The claimant sought to argue that “relating to” would encompass every single piece of correspondence (or, on her case, document) that would pass the case investigator’s desk. The High Court did not agree with this interpretation and held that a test of relevance must be imposed – only correspondence relevant to the case would be deemed to relate to it and need to be disclosed. Further, the decision as to whether a piece of correspondence is relevant is one for the case investigator to make – the court cannot be asked to “micro-manage” the internal investigation. Under MHPS framework itself the case investigator has a wide degree of discretion as to how the investigation is carried out. The court’s assessment was therefore limited to whether the case investigator’s exercise of discretion was rational (which, in this case, it was found to be).
As set out above, the claimant sought disclosure of the witness statements and correspondence prior to any interview taking place. The MHPS does not, however, include an express right to pre-interview disclosure and the High Court felt that such a right would be inconsistent with the other applicable obligations at this stage of the process. Although it was not necessary for this point to be formally determined by the High Court (as it had determined the claimant did not have any contractual right to the disclosure of documents, nor to correspondence deemed by the case investigator to be irrelevant), it did indicate that any timetable would likely fall within the case investigator’s discretion.
The trust’s policy included wording which doesn’t appear within the MHPS stating that “the investigator will approach the practitioner concerned to seek views on information that should be collected”. The High Court was asked to consider whether this wording had contractual force. However, it declined to do so on the ground that it was satisfied that the trust had not breached this provision in any event. The claimant’s case appeared to be that there would be a breach of this provision unless the trust could show an express statement asking for the practitioner’s view; the High Court disagreed – such a requirement would not be consistent with the flexibility of the procedure permitted by the MHPS.
Given that the High Court had held that the claimant had no contractual right to the documents sought, the effect of permitting her to see them by virtue of the implied term of trust and confidence would be to modify the express terms. The High Court commented that it had not seen any evidence to suggest that the trust took into account irrelevant matters, ignored relevant matters, or acted otherwise unreasonably. As there was reason and proper cause for its actions, the High Court was also not persuaded that the trust had acted in a manner calculated to destroy or seriously damage the relationship of trust and confidence. On the contrary, the High Court commented that the Trust had gone to considerable efforts to accommodate the claimant’s request in the context of a sensitive investigation at an early stage of the disciplinary process.
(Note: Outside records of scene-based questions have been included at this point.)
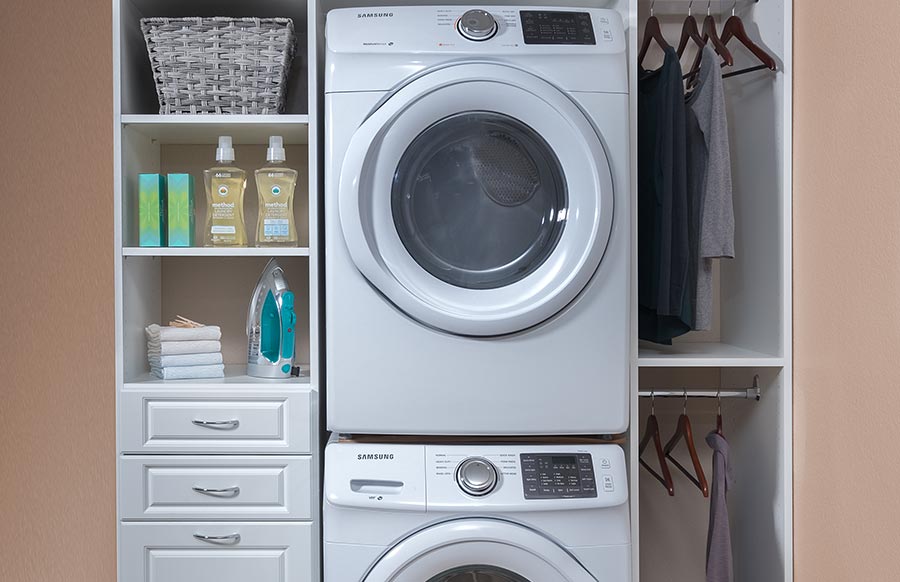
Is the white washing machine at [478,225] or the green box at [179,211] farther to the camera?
the green box at [179,211]

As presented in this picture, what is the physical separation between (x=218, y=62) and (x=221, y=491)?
969mm

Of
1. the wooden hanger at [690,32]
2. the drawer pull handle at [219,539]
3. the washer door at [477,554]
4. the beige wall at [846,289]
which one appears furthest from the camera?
the wooden hanger at [690,32]

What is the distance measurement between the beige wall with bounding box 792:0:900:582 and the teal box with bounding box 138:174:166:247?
147cm

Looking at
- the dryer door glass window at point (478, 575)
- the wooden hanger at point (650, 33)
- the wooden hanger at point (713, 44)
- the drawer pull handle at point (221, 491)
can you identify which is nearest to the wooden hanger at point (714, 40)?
the wooden hanger at point (713, 44)

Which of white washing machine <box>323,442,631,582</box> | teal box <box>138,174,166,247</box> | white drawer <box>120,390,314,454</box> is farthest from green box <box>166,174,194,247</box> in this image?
white washing machine <box>323,442,631,582</box>

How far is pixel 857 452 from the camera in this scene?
1463 millimetres

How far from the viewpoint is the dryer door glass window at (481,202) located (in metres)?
1.61

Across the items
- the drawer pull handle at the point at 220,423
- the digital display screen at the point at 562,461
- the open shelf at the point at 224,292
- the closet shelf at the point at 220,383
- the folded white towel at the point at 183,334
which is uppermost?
the open shelf at the point at 224,292

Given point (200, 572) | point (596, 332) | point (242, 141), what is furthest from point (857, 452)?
point (242, 141)

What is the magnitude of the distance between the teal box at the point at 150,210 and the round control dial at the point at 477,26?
2.55ft

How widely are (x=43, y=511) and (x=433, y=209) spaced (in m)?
1.06

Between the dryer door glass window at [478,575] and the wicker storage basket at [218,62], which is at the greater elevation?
the wicker storage basket at [218,62]

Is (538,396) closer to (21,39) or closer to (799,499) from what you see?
(799,499)

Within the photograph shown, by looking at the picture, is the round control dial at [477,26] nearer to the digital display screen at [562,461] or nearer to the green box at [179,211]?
the green box at [179,211]
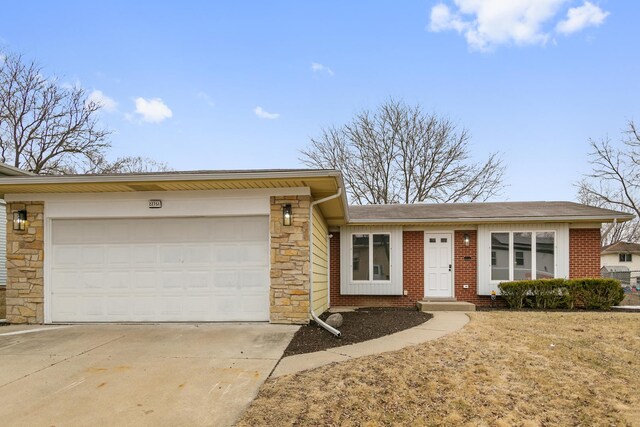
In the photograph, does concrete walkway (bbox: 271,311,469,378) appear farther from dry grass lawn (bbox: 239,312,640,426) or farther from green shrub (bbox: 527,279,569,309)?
green shrub (bbox: 527,279,569,309)

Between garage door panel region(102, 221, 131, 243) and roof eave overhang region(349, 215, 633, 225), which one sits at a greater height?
roof eave overhang region(349, 215, 633, 225)

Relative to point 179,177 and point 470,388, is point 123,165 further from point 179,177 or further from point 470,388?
point 470,388

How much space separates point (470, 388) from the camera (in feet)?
12.7

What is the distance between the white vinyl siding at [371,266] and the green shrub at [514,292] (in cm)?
260

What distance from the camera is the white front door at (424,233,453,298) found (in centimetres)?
1101

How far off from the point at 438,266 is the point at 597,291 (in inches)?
147

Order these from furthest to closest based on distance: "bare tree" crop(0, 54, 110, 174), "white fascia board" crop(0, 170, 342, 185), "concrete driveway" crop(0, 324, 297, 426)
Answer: "bare tree" crop(0, 54, 110, 174), "white fascia board" crop(0, 170, 342, 185), "concrete driveway" crop(0, 324, 297, 426)

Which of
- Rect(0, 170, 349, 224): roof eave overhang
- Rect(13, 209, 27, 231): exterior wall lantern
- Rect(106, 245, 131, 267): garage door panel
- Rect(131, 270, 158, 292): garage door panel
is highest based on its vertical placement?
Rect(0, 170, 349, 224): roof eave overhang

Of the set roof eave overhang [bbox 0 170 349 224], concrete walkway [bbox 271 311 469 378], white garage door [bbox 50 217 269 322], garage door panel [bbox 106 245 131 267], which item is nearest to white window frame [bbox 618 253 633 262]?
concrete walkway [bbox 271 311 469 378]

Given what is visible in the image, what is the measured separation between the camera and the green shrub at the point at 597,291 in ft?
31.9

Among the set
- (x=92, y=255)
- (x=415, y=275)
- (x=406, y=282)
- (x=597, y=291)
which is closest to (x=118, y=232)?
(x=92, y=255)

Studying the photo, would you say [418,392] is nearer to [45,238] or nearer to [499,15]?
[45,238]

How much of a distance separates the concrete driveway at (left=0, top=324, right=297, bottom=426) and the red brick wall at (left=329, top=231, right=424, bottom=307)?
4.88 metres

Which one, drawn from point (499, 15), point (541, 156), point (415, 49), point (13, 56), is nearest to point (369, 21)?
point (415, 49)
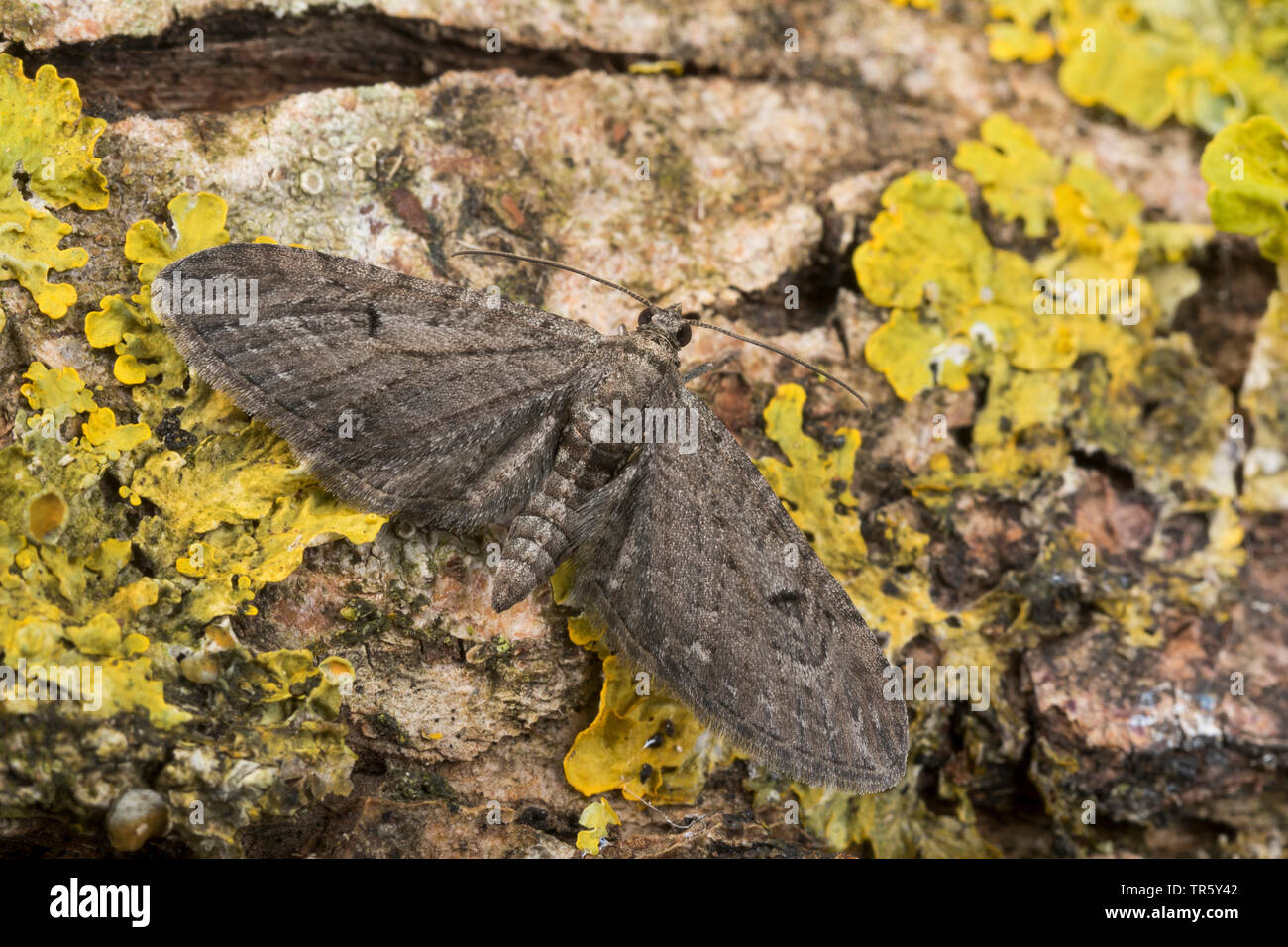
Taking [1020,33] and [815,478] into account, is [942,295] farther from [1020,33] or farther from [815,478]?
[1020,33]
As part of any fair disciplinary process, employees should be able to understand the allegations against them and be clear on the evidence available. These protections are built into the MHPS process. However, the High Court in this case was at pains to stress, as the High Court has in other similar cases, the limited role that courts should play within internal employment processes, and the inherent discretion and flexibilities available to case investigators tasked with carrying out MHPS investigations. This case demonstrates again the High Court reluctance to micro-manage internal employer processes.